InsuranceERM Annual Awards 2022 - Americas

Catastrophe risk modelling solution of the year: Aon, Impact Forecasting

Impact Forecasting's Automated Response Offering (AER) claims the catastrophe risk solution of the year award after expanding coverage of its service to over 100 clients in the last 12 months.

The AER service transforms forecast data from weather services into wind footprints modelled against client portfolios to produce loss reports, which are then rapidly emailed to clients.

During 2021, the tool provided automated loss projections for windstorms in Europe, a busy Atlantic hurricane season in the US, as well as including Japan typhoons for the first time.

In practice, the service identifies locations most likely to be affected by storms allowing clients and stakeholders, among others, to prioritise claims operations in the necessary areas. The resulting reports are regularly updated in accordance with evolving data and are based on "actual event forecast parameters, rather than existing stochastic events".
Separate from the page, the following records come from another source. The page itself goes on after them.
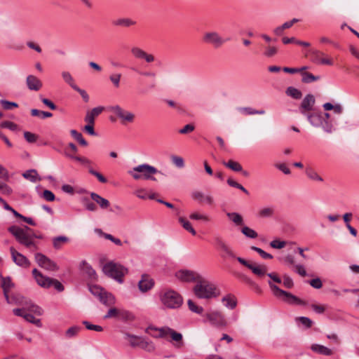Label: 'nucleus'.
Listing matches in <instances>:
<instances>
[{
    "label": "nucleus",
    "mask_w": 359,
    "mask_h": 359,
    "mask_svg": "<svg viewBox=\"0 0 359 359\" xmlns=\"http://www.w3.org/2000/svg\"><path fill=\"white\" fill-rule=\"evenodd\" d=\"M215 241L218 248L224 252L222 257L236 259L241 264L251 270L257 276L262 277L267 272L268 268L266 265L253 264L241 257H236L231 248L222 239L217 238Z\"/></svg>",
    "instance_id": "nucleus-1"
},
{
    "label": "nucleus",
    "mask_w": 359,
    "mask_h": 359,
    "mask_svg": "<svg viewBox=\"0 0 359 359\" xmlns=\"http://www.w3.org/2000/svg\"><path fill=\"white\" fill-rule=\"evenodd\" d=\"M8 230L15 236L19 243L29 249V251L34 252L39 249L36 243L34 241L36 235L29 227L27 226H25L24 227L11 226Z\"/></svg>",
    "instance_id": "nucleus-2"
},
{
    "label": "nucleus",
    "mask_w": 359,
    "mask_h": 359,
    "mask_svg": "<svg viewBox=\"0 0 359 359\" xmlns=\"http://www.w3.org/2000/svg\"><path fill=\"white\" fill-rule=\"evenodd\" d=\"M193 292L198 299H210L219 295L217 287L201 276L193 287Z\"/></svg>",
    "instance_id": "nucleus-3"
},
{
    "label": "nucleus",
    "mask_w": 359,
    "mask_h": 359,
    "mask_svg": "<svg viewBox=\"0 0 359 359\" xmlns=\"http://www.w3.org/2000/svg\"><path fill=\"white\" fill-rule=\"evenodd\" d=\"M161 304L167 309H177L183 304L182 295L172 289H164L159 292Z\"/></svg>",
    "instance_id": "nucleus-4"
},
{
    "label": "nucleus",
    "mask_w": 359,
    "mask_h": 359,
    "mask_svg": "<svg viewBox=\"0 0 359 359\" xmlns=\"http://www.w3.org/2000/svg\"><path fill=\"white\" fill-rule=\"evenodd\" d=\"M161 173L155 167L147 163L141 164L128 170V173L135 180H151L156 181V179L153 175Z\"/></svg>",
    "instance_id": "nucleus-5"
},
{
    "label": "nucleus",
    "mask_w": 359,
    "mask_h": 359,
    "mask_svg": "<svg viewBox=\"0 0 359 359\" xmlns=\"http://www.w3.org/2000/svg\"><path fill=\"white\" fill-rule=\"evenodd\" d=\"M32 275L37 284L42 287L49 288L53 287L58 292H62L65 290L64 286L59 280L43 275L36 269L32 270Z\"/></svg>",
    "instance_id": "nucleus-6"
},
{
    "label": "nucleus",
    "mask_w": 359,
    "mask_h": 359,
    "mask_svg": "<svg viewBox=\"0 0 359 359\" xmlns=\"http://www.w3.org/2000/svg\"><path fill=\"white\" fill-rule=\"evenodd\" d=\"M268 283L273 295L276 297L281 298L285 302L292 305H307V303L305 301L299 299V297L293 295L290 292L280 289L277 285L273 284L271 280H269Z\"/></svg>",
    "instance_id": "nucleus-7"
},
{
    "label": "nucleus",
    "mask_w": 359,
    "mask_h": 359,
    "mask_svg": "<svg viewBox=\"0 0 359 359\" xmlns=\"http://www.w3.org/2000/svg\"><path fill=\"white\" fill-rule=\"evenodd\" d=\"M102 270L104 274L116 280L119 283H123V277L128 273L126 268L113 262L105 264Z\"/></svg>",
    "instance_id": "nucleus-8"
},
{
    "label": "nucleus",
    "mask_w": 359,
    "mask_h": 359,
    "mask_svg": "<svg viewBox=\"0 0 359 359\" xmlns=\"http://www.w3.org/2000/svg\"><path fill=\"white\" fill-rule=\"evenodd\" d=\"M229 40V38L224 39L215 31L207 32L203 36V42L213 46L215 48L222 47Z\"/></svg>",
    "instance_id": "nucleus-9"
},
{
    "label": "nucleus",
    "mask_w": 359,
    "mask_h": 359,
    "mask_svg": "<svg viewBox=\"0 0 359 359\" xmlns=\"http://www.w3.org/2000/svg\"><path fill=\"white\" fill-rule=\"evenodd\" d=\"M108 110L115 114L123 123H132L135 119V114L133 112L123 109L118 104L109 107Z\"/></svg>",
    "instance_id": "nucleus-10"
},
{
    "label": "nucleus",
    "mask_w": 359,
    "mask_h": 359,
    "mask_svg": "<svg viewBox=\"0 0 359 359\" xmlns=\"http://www.w3.org/2000/svg\"><path fill=\"white\" fill-rule=\"evenodd\" d=\"M316 126L321 127L324 131L329 133L334 130L333 126L330 121V114L327 112L316 110Z\"/></svg>",
    "instance_id": "nucleus-11"
},
{
    "label": "nucleus",
    "mask_w": 359,
    "mask_h": 359,
    "mask_svg": "<svg viewBox=\"0 0 359 359\" xmlns=\"http://www.w3.org/2000/svg\"><path fill=\"white\" fill-rule=\"evenodd\" d=\"M35 261L40 267L48 271H57L59 269L57 264L42 253L35 254Z\"/></svg>",
    "instance_id": "nucleus-12"
},
{
    "label": "nucleus",
    "mask_w": 359,
    "mask_h": 359,
    "mask_svg": "<svg viewBox=\"0 0 359 359\" xmlns=\"http://www.w3.org/2000/svg\"><path fill=\"white\" fill-rule=\"evenodd\" d=\"M206 318L210 323L218 328H223L227 325L224 316L219 311H212L206 314Z\"/></svg>",
    "instance_id": "nucleus-13"
},
{
    "label": "nucleus",
    "mask_w": 359,
    "mask_h": 359,
    "mask_svg": "<svg viewBox=\"0 0 359 359\" xmlns=\"http://www.w3.org/2000/svg\"><path fill=\"white\" fill-rule=\"evenodd\" d=\"M175 277L180 281L185 283L198 282L201 276L195 271L182 269L175 273Z\"/></svg>",
    "instance_id": "nucleus-14"
},
{
    "label": "nucleus",
    "mask_w": 359,
    "mask_h": 359,
    "mask_svg": "<svg viewBox=\"0 0 359 359\" xmlns=\"http://www.w3.org/2000/svg\"><path fill=\"white\" fill-rule=\"evenodd\" d=\"M313 103H314L313 95L311 94H308L303 99V100L300 104V107H299V110H300L301 113L307 116L308 120L310 121V123L311 124H313V121H312L313 116L307 114L306 112L312 110Z\"/></svg>",
    "instance_id": "nucleus-15"
},
{
    "label": "nucleus",
    "mask_w": 359,
    "mask_h": 359,
    "mask_svg": "<svg viewBox=\"0 0 359 359\" xmlns=\"http://www.w3.org/2000/svg\"><path fill=\"white\" fill-rule=\"evenodd\" d=\"M10 252L13 262L21 267L27 268L30 266V262L22 254L18 252L13 247L10 248Z\"/></svg>",
    "instance_id": "nucleus-16"
},
{
    "label": "nucleus",
    "mask_w": 359,
    "mask_h": 359,
    "mask_svg": "<svg viewBox=\"0 0 359 359\" xmlns=\"http://www.w3.org/2000/svg\"><path fill=\"white\" fill-rule=\"evenodd\" d=\"M158 331L160 332V337H163L169 334L173 341L179 343L176 345L177 347H181L182 346V335L181 333H179L170 327L159 328Z\"/></svg>",
    "instance_id": "nucleus-17"
},
{
    "label": "nucleus",
    "mask_w": 359,
    "mask_h": 359,
    "mask_svg": "<svg viewBox=\"0 0 359 359\" xmlns=\"http://www.w3.org/2000/svg\"><path fill=\"white\" fill-rule=\"evenodd\" d=\"M0 178L8 181L10 176L8 170L0 165ZM0 191L2 194L9 196L13 193L12 189L6 183L0 182Z\"/></svg>",
    "instance_id": "nucleus-18"
},
{
    "label": "nucleus",
    "mask_w": 359,
    "mask_h": 359,
    "mask_svg": "<svg viewBox=\"0 0 359 359\" xmlns=\"http://www.w3.org/2000/svg\"><path fill=\"white\" fill-rule=\"evenodd\" d=\"M26 85L29 90L38 91L42 88L43 83L36 76L30 74L26 78Z\"/></svg>",
    "instance_id": "nucleus-19"
},
{
    "label": "nucleus",
    "mask_w": 359,
    "mask_h": 359,
    "mask_svg": "<svg viewBox=\"0 0 359 359\" xmlns=\"http://www.w3.org/2000/svg\"><path fill=\"white\" fill-rule=\"evenodd\" d=\"M21 304L26 312L29 311L37 316H41L43 313L42 308L34 304L31 300L25 299Z\"/></svg>",
    "instance_id": "nucleus-20"
},
{
    "label": "nucleus",
    "mask_w": 359,
    "mask_h": 359,
    "mask_svg": "<svg viewBox=\"0 0 359 359\" xmlns=\"http://www.w3.org/2000/svg\"><path fill=\"white\" fill-rule=\"evenodd\" d=\"M154 285V280L147 274L142 276L141 280L138 283L139 290L142 292L150 290Z\"/></svg>",
    "instance_id": "nucleus-21"
},
{
    "label": "nucleus",
    "mask_w": 359,
    "mask_h": 359,
    "mask_svg": "<svg viewBox=\"0 0 359 359\" xmlns=\"http://www.w3.org/2000/svg\"><path fill=\"white\" fill-rule=\"evenodd\" d=\"M80 269L88 279L91 280H96L97 274L95 271L86 261L83 260L81 262Z\"/></svg>",
    "instance_id": "nucleus-22"
},
{
    "label": "nucleus",
    "mask_w": 359,
    "mask_h": 359,
    "mask_svg": "<svg viewBox=\"0 0 359 359\" xmlns=\"http://www.w3.org/2000/svg\"><path fill=\"white\" fill-rule=\"evenodd\" d=\"M191 197L194 200H196L199 203L205 202L208 205H212L214 203V200L212 196H205L203 192L199 191H195L192 192Z\"/></svg>",
    "instance_id": "nucleus-23"
},
{
    "label": "nucleus",
    "mask_w": 359,
    "mask_h": 359,
    "mask_svg": "<svg viewBox=\"0 0 359 359\" xmlns=\"http://www.w3.org/2000/svg\"><path fill=\"white\" fill-rule=\"evenodd\" d=\"M13 283L10 277H1V287L3 288L4 294L7 303L11 304L8 296L9 290L13 287Z\"/></svg>",
    "instance_id": "nucleus-24"
},
{
    "label": "nucleus",
    "mask_w": 359,
    "mask_h": 359,
    "mask_svg": "<svg viewBox=\"0 0 359 359\" xmlns=\"http://www.w3.org/2000/svg\"><path fill=\"white\" fill-rule=\"evenodd\" d=\"M104 110L103 107H97L93 108L91 111H88L85 116V121L89 124H94L95 116L100 114Z\"/></svg>",
    "instance_id": "nucleus-25"
},
{
    "label": "nucleus",
    "mask_w": 359,
    "mask_h": 359,
    "mask_svg": "<svg viewBox=\"0 0 359 359\" xmlns=\"http://www.w3.org/2000/svg\"><path fill=\"white\" fill-rule=\"evenodd\" d=\"M100 301L107 306H110L116 303V299L114 296L105 290L102 292V295L99 298Z\"/></svg>",
    "instance_id": "nucleus-26"
},
{
    "label": "nucleus",
    "mask_w": 359,
    "mask_h": 359,
    "mask_svg": "<svg viewBox=\"0 0 359 359\" xmlns=\"http://www.w3.org/2000/svg\"><path fill=\"white\" fill-rule=\"evenodd\" d=\"M90 197L102 209H107L110 205L109 201L107 199L102 197L96 193L92 192L90 194Z\"/></svg>",
    "instance_id": "nucleus-27"
},
{
    "label": "nucleus",
    "mask_w": 359,
    "mask_h": 359,
    "mask_svg": "<svg viewBox=\"0 0 359 359\" xmlns=\"http://www.w3.org/2000/svg\"><path fill=\"white\" fill-rule=\"evenodd\" d=\"M125 337L127 339L132 347H140L142 342L144 340V337L131 334L129 333L125 334Z\"/></svg>",
    "instance_id": "nucleus-28"
},
{
    "label": "nucleus",
    "mask_w": 359,
    "mask_h": 359,
    "mask_svg": "<svg viewBox=\"0 0 359 359\" xmlns=\"http://www.w3.org/2000/svg\"><path fill=\"white\" fill-rule=\"evenodd\" d=\"M113 25L117 27H129L136 25V22L129 18H121L113 21Z\"/></svg>",
    "instance_id": "nucleus-29"
},
{
    "label": "nucleus",
    "mask_w": 359,
    "mask_h": 359,
    "mask_svg": "<svg viewBox=\"0 0 359 359\" xmlns=\"http://www.w3.org/2000/svg\"><path fill=\"white\" fill-rule=\"evenodd\" d=\"M222 302H223L224 305L226 307H227L230 309H233L236 306V304H237V301H236V297L233 295L230 294L224 296L222 299Z\"/></svg>",
    "instance_id": "nucleus-30"
},
{
    "label": "nucleus",
    "mask_w": 359,
    "mask_h": 359,
    "mask_svg": "<svg viewBox=\"0 0 359 359\" xmlns=\"http://www.w3.org/2000/svg\"><path fill=\"white\" fill-rule=\"evenodd\" d=\"M226 216L236 226H243L244 224L243 217L238 212H227Z\"/></svg>",
    "instance_id": "nucleus-31"
},
{
    "label": "nucleus",
    "mask_w": 359,
    "mask_h": 359,
    "mask_svg": "<svg viewBox=\"0 0 359 359\" xmlns=\"http://www.w3.org/2000/svg\"><path fill=\"white\" fill-rule=\"evenodd\" d=\"M118 319L123 321H133L135 319V315L127 310L120 309Z\"/></svg>",
    "instance_id": "nucleus-32"
},
{
    "label": "nucleus",
    "mask_w": 359,
    "mask_h": 359,
    "mask_svg": "<svg viewBox=\"0 0 359 359\" xmlns=\"http://www.w3.org/2000/svg\"><path fill=\"white\" fill-rule=\"evenodd\" d=\"M274 214V208L273 207H264L259 210L257 215L259 218L271 217Z\"/></svg>",
    "instance_id": "nucleus-33"
},
{
    "label": "nucleus",
    "mask_w": 359,
    "mask_h": 359,
    "mask_svg": "<svg viewBox=\"0 0 359 359\" xmlns=\"http://www.w3.org/2000/svg\"><path fill=\"white\" fill-rule=\"evenodd\" d=\"M285 94L294 100H299L302 97V93L301 90L293 86H289L288 88H287L285 90Z\"/></svg>",
    "instance_id": "nucleus-34"
},
{
    "label": "nucleus",
    "mask_w": 359,
    "mask_h": 359,
    "mask_svg": "<svg viewBox=\"0 0 359 359\" xmlns=\"http://www.w3.org/2000/svg\"><path fill=\"white\" fill-rule=\"evenodd\" d=\"M24 178L31 181L32 182H36L41 180V177H39L36 170L32 169L27 170L22 174Z\"/></svg>",
    "instance_id": "nucleus-35"
},
{
    "label": "nucleus",
    "mask_w": 359,
    "mask_h": 359,
    "mask_svg": "<svg viewBox=\"0 0 359 359\" xmlns=\"http://www.w3.org/2000/svg\"><path fill=\"white\" fill-rule=\"evenodd\" d=\"M68 241L69 238L65 236H57L53 238V245L55 249H60Z\"/></svg>",
    "instance_id": "nucleus-36"
},
{
    "label": "nucleus",
    "mask_w": 359,
    "mask_h": 359,
    "mask_svg": "<svg viewBox=\"0 0 359 359\" xmlns=\"http://www.w3.org/2000/svg\"><path fill=\"white\" fill-rule=\"evenodd\" d=\"M223 165L235 172L243 171L242 165L237 161L229 160L228 162H223Z\"/></svg>",
    "instance_id": "nucleus-37"
},
{
    "label": "nucleus",
    "mask_w": 359,
    "mask_h": 359,
    "mask_svg": "<svg viewBox=\"0 0 359 359\" xmlns=\"http://www.w3.org/2000/svg\"><path fill=\"white\" fill-rule=\"evenodd\" d=\"M130 52H131V54L133 55V56L137 60H140V59L144 60V57H145V54L147 53L143 49H142L137 46L132 47L130 49Z\"/></svg>",
    "instance_id": "nucleus-38"
},
{
    "label": "nucleus",
    "mask_w": 359,
    "mask_h": 359,
    "mask_svg": "<svg viewBox=\"0 0 359 359\" xmlns=\"http://www.w3.org/2000/svg\"><path fill=\"white\" fill-rule=\"evenodd\" d=\"M316 353L330 356L333 354V351L331 348H329L325 346L316 344Z\"/></svg>",
    "instance_id": "nucleus-39"
},
{
    "label": "nucleus",
    "mask_w": 359,
    "mask_h": 359,
    "mask_svg": "<svg viewBox=\"0 0 359 359\" xmlns=\"http://www.w3.org/2000/svg\"><path fill=\"white\" fill-rule=\"evenodd\" d=\"M179 222L182 224L183 228L185 230H187V231H189V233H191L193 236H195L196 234V231L192 227L191 223L188 220H187L185 218L180 217Z\"/></svg>",
    "instance_id": "nucleus-40"
},
{
    "label": "nucleus",
    "mask_w": 359,
    "mask_h": 359,
    "mask_svg": "<svg viewBox=\"0 0 359 359\" xmlns=\"http://www.w3.org/2000/svg\"><path fill=\"white\" fill-rule=\"evenodd\" d=\"M70 133H71L72 136L76 141H78L80 144H81L82 146H84V147L88 145V142L83 137V135L81 133L78 132L76 130H71Z\"/></svg>",
    "instance_id": "nucleus-41"
},
{
    "label": "nucleus",
    "mask_w": 359,
    "mask_h": 359,
    "mask_svg": "<svg viewBox=\"0 0 359 359\" xmlns=\"http://www.w3.org/2000/svg\"><path fill=\"white\" fill-rule=\"evenodd\" d=\"M62 77L65 83L69 84L73 89L74 86H77L74 83V79L69 72L63 71L61 73Z\"/></svg>",
    "instance_id": "nucleus-42"
},
{
    "label": "nucleus",
    "mask_w": 359,
    "mask_h": 359,
    "mask_svg": "<svg viewBox=\"0 0 359 359\" xmlns=\"http://www.w3.org/2000/svg\"><path fill=\"white\" fill-rule=\"evenodd\" d=\"M241 232L248 238H256L258 236L257 233L252 229L244 226L241 229Z\"/></svg>",
    "instance_id": "nucleus-43"
},
{
    "label": "nucleus",
    "mask_w": 359,
    "mask_h": 359,
    "mask_svg": "<svg viewBox=\"0 0 359 359\" xmlns=\"http://www.w3.org/2000/svg\"><path fill=\"white\" fill-rule=\"evenodd\" d=\"M31 115L33 116H39L41 118H50L53 116L52 113L50 112L40 111L36 109H32L31 110Z\"/></svg>",
    "instance_id": "nucleus-44"
},
{
    "label": "nucleus",
    "mask_w": 359,
    "mask_h": 359,
    "mask_svg": "<svg viewBox=\"0 0 359 359\" xmlns=\"http://www.w3.org/2000/svg\"><path fill=\"white\" fill-rule=\"evenodd\" d=\"M295 321L297 323H300L305 328L311 327L313 323L310 318L304 316L297 317Z\"/></svg>",
    "instance_id": "nucleus-45"
},
{
    "label": "nucleus",
    "mask_w": 359,
    "mask_h": 359,
    "mask_svg": "<svg viewBox=\"0 0 359 359\" xmlns=\"http://www.w3.org/2000/svg\"><path fill=\"white\" fill-rule=\"evenodd\" d=\"M187 305L190 311L197 314H201L203 311V307L197 306L191 299L187 301Z\"/></svg>",
    "instance_id": "nucleus-46"
},
{
    "label": "nucleus",
    "mask_w": 359,
    "mask_h": 359,
    "mask_svg": "<svg viewBox=\"0 0 359 359\" xmlns=\"http://www.w3.org/2000/svg\"><path fill=\"white\" fill-rule=\"evenodd\" d=\"M250 249L253 251L257 252L261 256V257L264 259H271L273 258L272 255L265 252L264 250L258 247L251 246Z\"/></svg>",
    "instance_id": "nucleus-47"
},
{
    "label": "nucleus",
    "mask_w": 359,
    "mask_h": 359,
    "mask_svg": "<svg viewBox=\"0 0 359 359\" xmlns=\"http://www.w3.org/2000/svg\"><path fill=\"white\" fill-rule=\"evenodd\" d=\"M319 55H323V53L320 52L316 51V62H318V64L321 65H333V60L330 58H320L318 57Z\"/></svg>",
    "instance_id": "nucleus-48"
},
{
    "label": "nucleus",
    "mask_w": 359,
    "mask_h": 359,
    "mask_svg": "<svg viewBox=\"0 0 359 359\" xmlns=\"http://www.w3.org/2000/svg\"><path fill=\"white\" fill-rule=\"evenodd\" d=\"M226 182L230 187L238 189L241 190L242 191H243L245 194H248V195L249 194L248 191L243 186H242L237 182L234 181L233 179L229 178L227 180Z\"/></svg>",
    "instance_id": "nucleus-49"
},
{
    "label": "nucleus",
    "mask_w": 359,
    "mask_h": 359,
    "mask_svg": "<svg viewBox=\"0 0 359 359\" xmlns=\"http://www.w3.org/2000/svg\"><path fill=\"white\" fill-rule=\"evenodd\" d=\"M140 348L148 352H153L155 350L154 344L151 341H147L145 339H144Z\"/></svg>",
    "instance_id": "nucleus-50"
},
{
    "label": "nucleus",
    "mask_w": 359,
    "mask_h": 359,
    "mask_svg": "<svg viewBox=\"0 0 359 359\" xmlns=\"http://www.w3.org/2000/svg\"><path fill=\"white\" fill-rule=\"evenodd\" d=\"M89 290L92 294L100 298L104 290L97 285H90Z\"/></svg>",
    "instance_id": "nucleus-51"
},
{
    "label": "nucleus",
    "mask_w": 359,
    "mask_h": 359,
    "mask_svg": "<svg viewBox=\"0 0 359 359\" xmlns=\"http://www.w3.org/2000/svg\"><path fill=\"white\" fill-rule=\"evenodd\" d=\"M0 103L3 108L6 110L12 109L13 107L16 108L18 107V104L14 102H10L6 100H1Z\"/></svg>",
    "instance_id": "nucleus-52"
},
{
    "label": "nucleus",
    "mask_w": 359,
    "mask_h": 359,
    "mask_svg": "<svg viewBox=\"0 0 359 359\" xmlns=\"http://www.w3.org/2000/svg\"><path fill=\"white\" fill-rule=\"evenodd\" d=\"M24 319L26 320L27 322L31 323L32 324H34L37 325L38 327L41 326V320L39 319L35 318V317L27 312H26Z\"/></svg>",
    "instance_id": "nucleus-53"
},
{
    "label": "nucleus",
    "mask_w": 359,
    "mask_h": 359,
    "mask_svg": "<svg viewBox=\"0 0 359 359\" xmlns=\"http://www.w3.org/2000/svg\"><path fill=\"white\" fill-rule=\"evenodd\" d=\"M189 218L191 219H194V220H203L205 222L210 221V218L208 216L199 214L198 212H196L191 213L189 215Z\"/></svg>",
    "instance_id": "nucleus-54"
},
{
    "label": "nucleus",
    "mask_w": 359,
    "mask_h": 359,
    "mask_svg": "<svg viewBox=\"0 0 359 359\" xmlns=\"http://www.w3.org/2000/svg\"><path fill=\"white\" fill-rule=\"evenodd\" d=\"M119 310L120 309L115 307L109 309L107 314L104 316V318L107 319L110 318H116L118 319Z\"/></svg>",
    "instance_id": "nucleus-55"
},
{
    "label": "nucleus",
    "mask_w": 359,
    "mask_h": 359,
    "mask_svg": "<svg viewBox=\"0 0 359 359\" xmlns=\"http://www.w3.org/2000/svg\"><path fill=\"white\" fill-rule=\"evenodd\" d=\"M80 330L81 327L79 326L71 327L66 331L65 335L68 338H72L76 336Z\"/></svg>",
    "instance_id": "nucleus-56"
},
{
    "label": "nucleus",
    "mask_w": 359,
    "mask_h": 359,
    "mask_svg": "<svg viewBox=\"0 0 359 359\" xmlns=\"http://www.w3.org/2000/svg\"><path fill=\"white\" fill-rule=\"evenodd\" d=\"M171 161L177 168H182L184 166V159L181 156H172Z\"/></svg>",
    "instance_id": "nucleus-57"
},
{
    "label": "nucleus",
    "mask_w": 359,
    "mask_h": 359,
    "mask_svg": "<svg viewBox=\"0 0 359 359\" xmlns=\"http://www.w3.org/2000/svg\"><path fill=\"white\" fill-rule=\"evenodd\" d=\"M302 81L304 83H310L314 81V75L309 72L302 73Z\"/></svg>",
    "instance_id": "nucleus-58"
},
{
    "label": "nucleus",
    "mask_w": 359,
    "mask_h": 359,
    "mask_svg": "<svg viewBox=\"0 0 359 359\" xmlns=\"http://www.w3.org/2000/svg\"><path fill=\"white\" fill-rule=\"evenodd\" d=\"M66 155H67V156H68L76 161H79L83 165H89L91 163L90 161L86 157L77 156H74V155L68 154H67Z\"/></svg>",
    "instance_id": "nucleus-59"
},
{
    "label": "nucleus",
    "mask_w": 359,
    "mask_h": 359,
    "mask_svg": "<svg viewBox=\"0 0 359 359\" xmlns=\"http://www.w3.org/2000/svg\"><path fill=\"white\" fill-rule=\"evenodd\" d=\"M83 324L86 326V327L88 330H94L96 332H102L103 330L102 327H101L100 325H96L91 324L90 322H88L87 320L83 321Z\"/></svg>",
    "instance_id": "nucleus-60"
},
{
    "label": "nucleus",
    "mask_w": 359,
    "mask_h": 359,
    "mask_svg": "<svg viewBox=\"0 0 359 359\" xmlns=\"http://www.w3.org/2000/svg\"><path fill=\"white\" fill-rule=\"evenodd\" d=\"M83 201L84 207L87 210L91 211V212H95L97 210L96 205L94 203L90 201L89 199L84 198Z\"/></svg>",
    "instance_id": "nucleus-61"
},
{
    "label": "nucleus",
    "mask_w": 359,
    "mask_h": 359,
    "mask_svg": "<svg viewBox=\"0 0 359 359\" xmlns=\"http://www.w3.org/2000/svg\"><path fill=\"white\" fill-rule=\"evenodd\" d=\"M24 137L29 143H34L38 138V136L31 132L25 131L24 133Z\"/></svg>",
    "instance_id": "nucleus-62"
},
{
    "label": "nucleus",
    "mask_w": 359,
    "mask_h": 359,
    "mask_svg": "<svg viewBox=\"0 0 359 359\" xmlns=\"http://www.w3.org/2000/svg\"><path fill=\"white\" fill-rule=\"evenodd\" d=\"M286 245V242L279 240H273L270 243V246L275 249H282Z\"/></svg>",
    "instance_id": "nucleus-63"
},
{
    "label": "nucleus",
    "mask_w": 359,
    "mask_h": 359,
    "mask_svg": "<svg viewBox=\"0 0 359 359\" xmlns=\"http://www.w3.org/2000/svg\"><path fill=\"white\" fill-rule=\"evenodd\" d=\"M121 74H114L109 76V79L116 88H118L120 85Z\"/></svg>",
    "instance_id": "nucleus-64"
}]
</instances>
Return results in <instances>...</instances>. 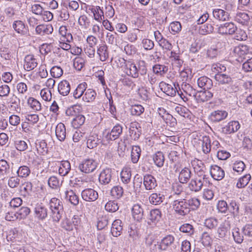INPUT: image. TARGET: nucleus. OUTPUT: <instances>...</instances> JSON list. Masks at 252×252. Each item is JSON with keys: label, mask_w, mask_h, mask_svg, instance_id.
<instances>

Will Skinner, managing director at Impact Forecasting, cites the provider's close working relationships with US insurers and Lloyd's syndicates as key to its success.

"Insurers appreciate our willingness to listen to their needs and to provide real improvements in return when possible," said Skinner.

"AER was initiated in this way. We were challenged to improve a client's event response process and we collaborated across teams to deliver that."
Skinner also claims recent Atlantic hurricane seasons have tested and vindicated the solution.

"AER provided insurers and reinsurers with early estimates of projected losses (even before the storms hit land) for all of them – this includes last year's hurricane Ida, an event expected to produce over $25 billion in wind-related losses alone," said Skinner

"The solution uses actual hurricane weather forecast data from a number of different forecasts, rather than pre-modelled event footprints, and worked well during these seasons, at times providing loss forecasts for multiple events simultaneously."